---------- Text passage

Quincy 9. June 1804.
My dearest friend.
I have now received your favour of the 29th: of last month, enclosing a letter from your Mamma, for Mr: Murdoch, which I shall take care to forward, by the first vessel that will go from Boston to England.—
You had been so long without an attack of the spasms, that I had flattered myself they had taken their final leave—I grieve to hear of their return—Perhaps it may only be in consequence of the change in the whole nervous system, by weaning your child—As the fine Season is now in its glory, I hope you will not omit to take frequent exercise, and a change of air as often as you can—
As for George his age for mischief is now come, and we cannot expect he should be exempt from it more than others—Is there no such thing as a day school where he could be sent, and kept quiet?
Tis very unaccountable that the other young Gentleman should be so passionate as you tell me—for you know it could not come from either of his parents—Perhaps he derives it by transmission from some former generation—But upon further recollection and calling to mind what has happened to me this very week, I must confess that I can account for some degree of irritability in a child of mine, without going more than one step upwards to find its source.

--------------------

**Objective**
In the letter above, how does the writer plan to send the enclosed letter for Mr. Murdoch?

---------- Information given

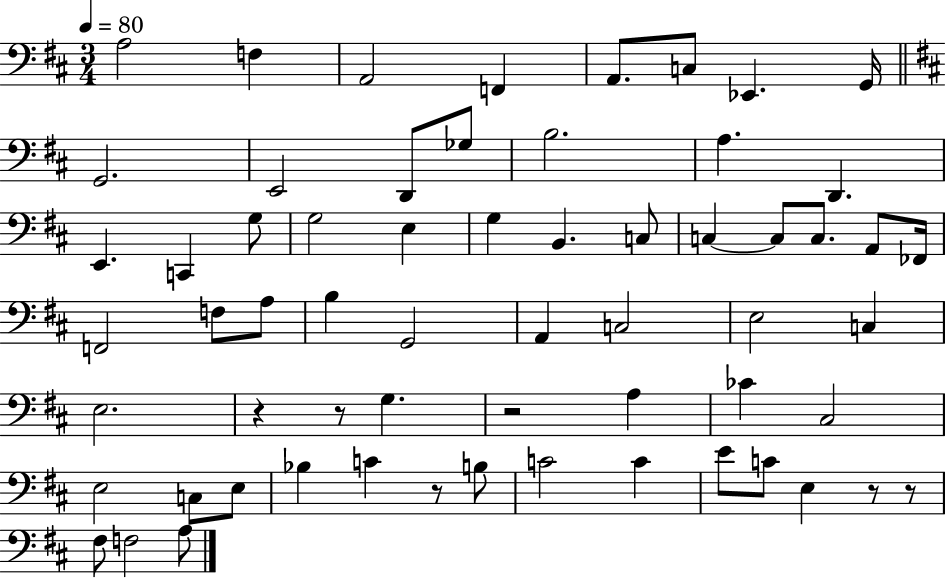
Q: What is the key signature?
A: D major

--------------------
---------- Information given

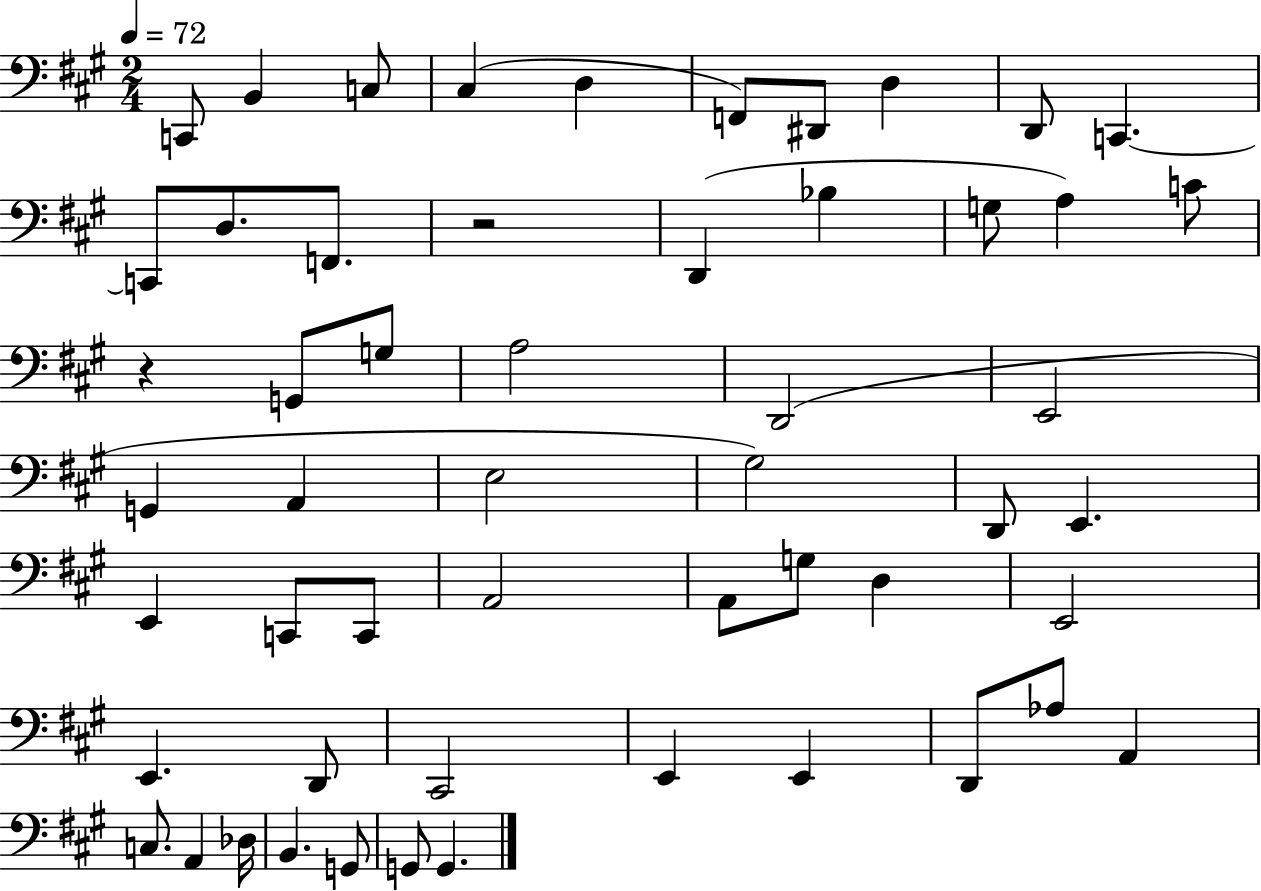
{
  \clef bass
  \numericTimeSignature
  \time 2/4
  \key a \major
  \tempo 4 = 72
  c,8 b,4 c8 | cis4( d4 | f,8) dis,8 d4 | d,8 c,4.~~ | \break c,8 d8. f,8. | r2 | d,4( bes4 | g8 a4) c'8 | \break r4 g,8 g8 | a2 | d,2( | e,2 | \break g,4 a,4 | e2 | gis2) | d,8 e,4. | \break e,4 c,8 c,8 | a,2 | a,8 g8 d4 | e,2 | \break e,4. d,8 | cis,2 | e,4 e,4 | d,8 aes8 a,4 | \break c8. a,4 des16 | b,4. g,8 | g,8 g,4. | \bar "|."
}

--------------------

**Reply to the task**
By the first vessel that will go from Boston to England.